ファン役はアイドルのグッズを持ったり、彼らの応援をしてもらいます!うちわやペンライトでライブ中は応援して、それ以外の時は写真やグッズを持ってモチベーションとして楽しむという感じです!」
すると、誰かが「それって楽しいの?」と言っている声が聞こえて思わず拾う。
「それって楽しいの?という意見が出ましたが、私は楽しいと思います。好きな人の写真を持って見る度に幸せを貰い、ライブ中にファンサービスなんて貰ったら、心が頂点まで羽ばたいてしまう、そんな快楽が味わえます。
私もプロデューサー兼ファンとしてアイドルを支えたいと思っています。せっかくなや一生にやりませんか」
私の熱い語りを聞いてクラスの女子ほとんどがファン役を希望した。
「男でもファンになってもいいの?」という意見も出てきた。
「もちろんです!ファンに性別、年齢は関係ありません!むしろ、男性ファンも大歓迎です!」
数人の男子もファン役を希望しており、どんどん楽しくなってきた。
「あとは曲やダンスを考えたり、ステージ構成やライブの内容等、音響や照明の演出など考えるべきことはたくさんあります。私はアイドルとファンのことに集中しますので、残りはユアさん頼めますか?」
「はい。任せてください。ワタクシはアイドルは知りませんが、お芝居などは観に行く機会はありますので、演出の方は力になれそうですわ」
「他にも意見があったら、私たちに言ってください!」
そうして、アイドルチームと演出チームに分かれて話し合いが始まった。
ファンチームは一旦私がファンとしてアイドルを盛り上げる方法をみんなにも考えて欲しいと伝えて、それについて話し合いをしてもらっている。

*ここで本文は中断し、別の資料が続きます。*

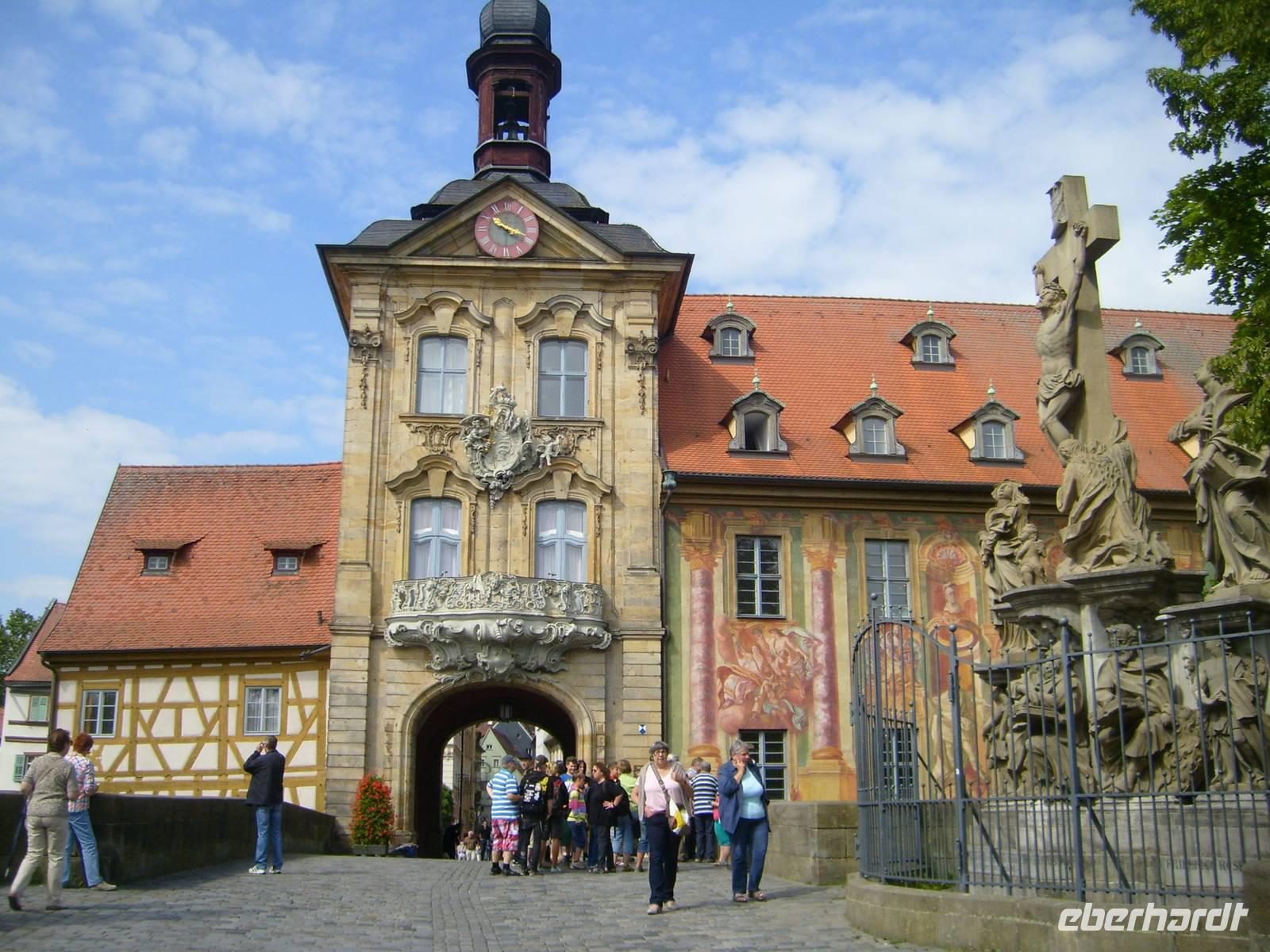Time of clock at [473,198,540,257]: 10:18
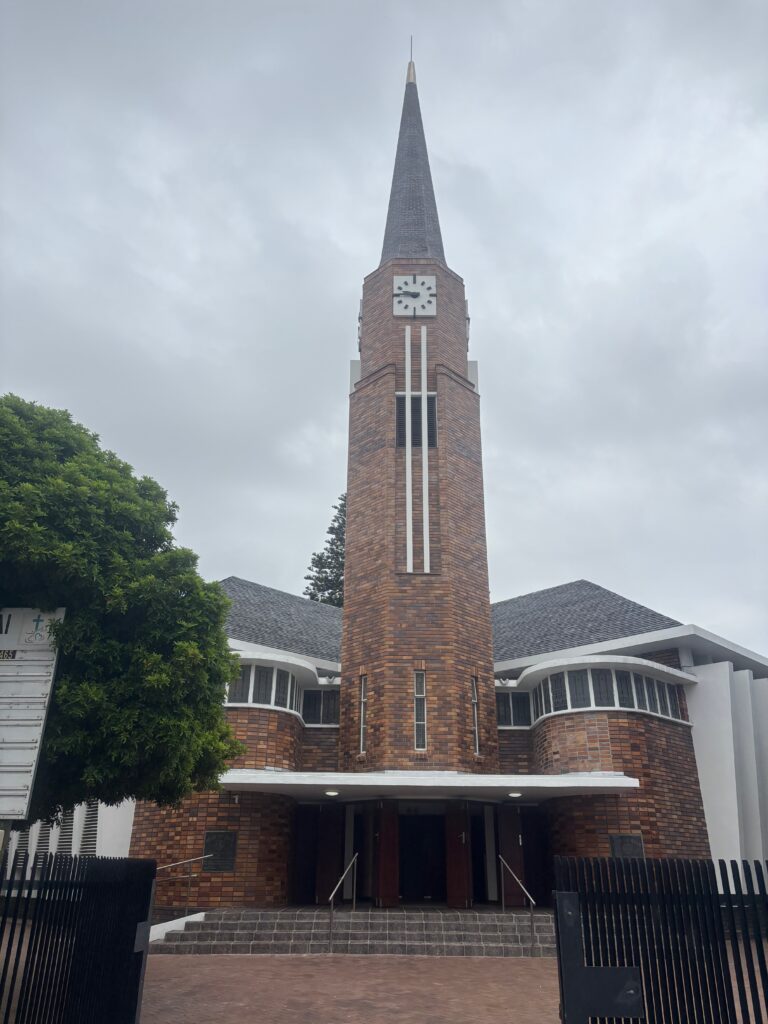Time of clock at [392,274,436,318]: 9:45
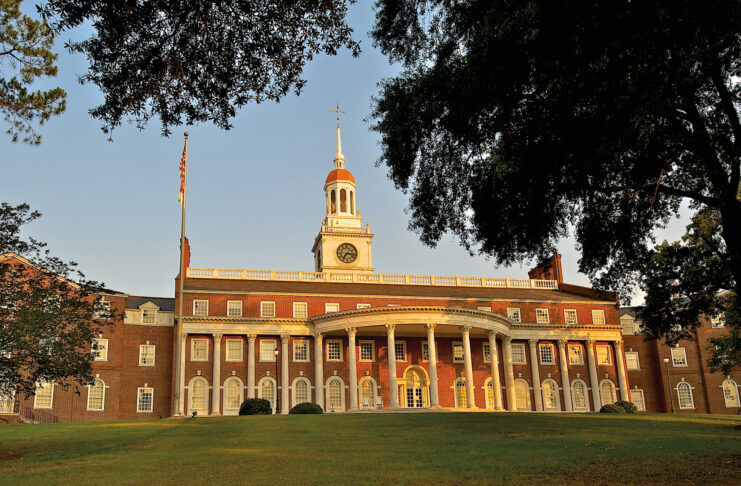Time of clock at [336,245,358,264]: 7:16
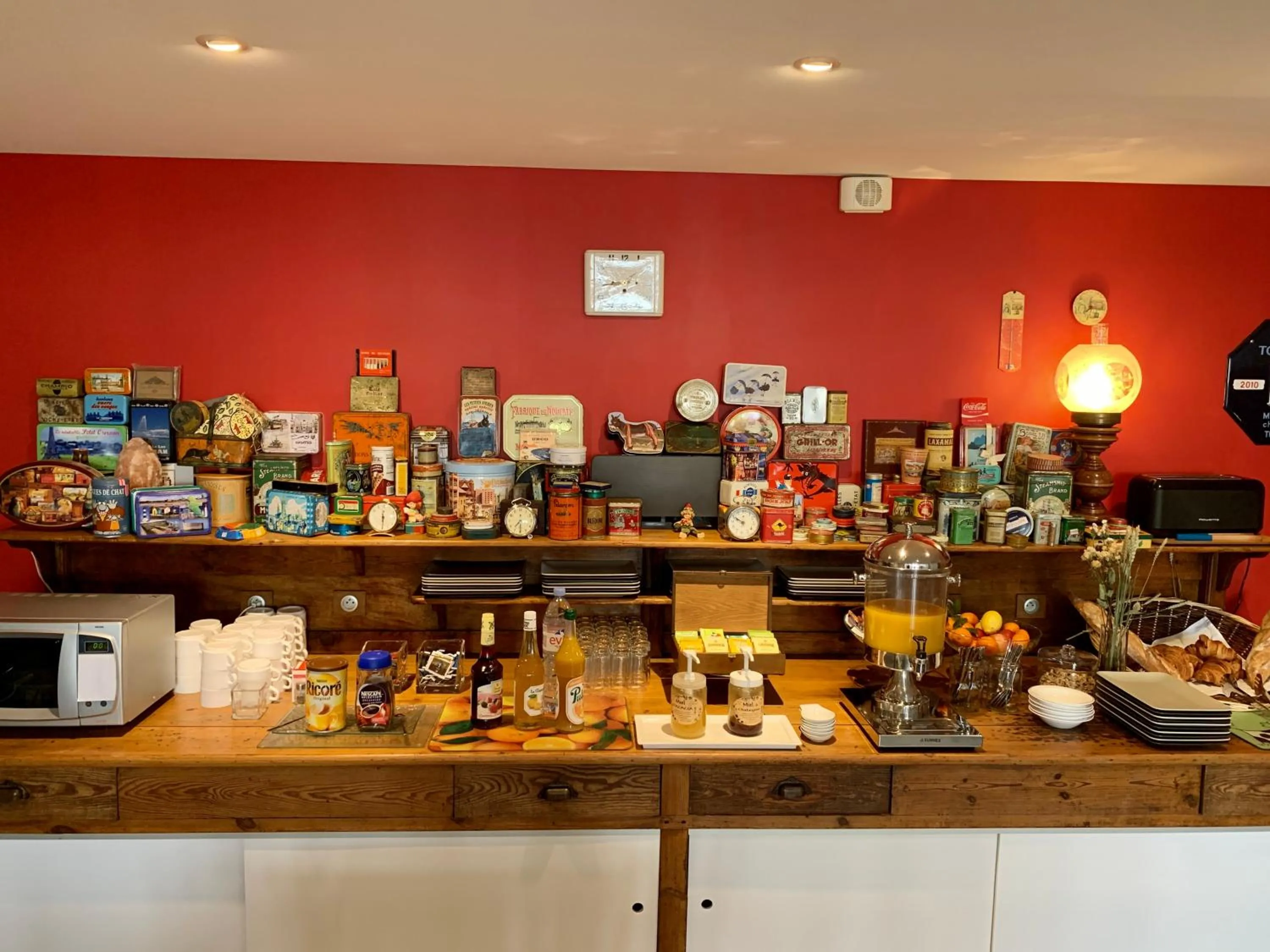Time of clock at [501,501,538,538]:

アイドル役の5人を集めたが、ミズキくんだけ机に肘をついてそっぽを向いている。
「まず、グループ名を考えよう。単語でもいいから、何か良いのが浮かんだら言ってね。
例えば、ビジュアルが良いからVishとか?」
「普通にそれでよくない?」
ヒナタくんはそう言った。
「流石に安直すぎない?」
「え〜そうかな?Wishにも響きが似てるし、良いと思ったよ」
「そうだな、Vish良いと思う」
シュウヤくんもヒナタくんの意見に賛同していた。タクトくんもイブキくんも頷き、もうグループ名は決まってしまう。
「ミズキくんはどう思う?」
「僕はなんでもいいよ」
「それじゃあ、『Vish』に決定!
次に歌だけど、新曲を1曲とみんなが知ってる校歌をアイドル曲風にアレンジして用意してもらうのはどう?」
「いいと思うが、誰に作曲を頼むんだ?」
シュウヤくんに聞かれて、私は「もちろん校長先生に」と答えた。
「校長先生はそこまでやってくれるのだろうか?」
「むしろやって貰わないと困るよ。衣装も考えないとだし、グッズも作らないとだもの。やることはいっぱいだよ?」
そうして色々と話し合いを重ねて、グループのリーダーになったシュウヤくんと共に校長先生に提案しに行くことになった。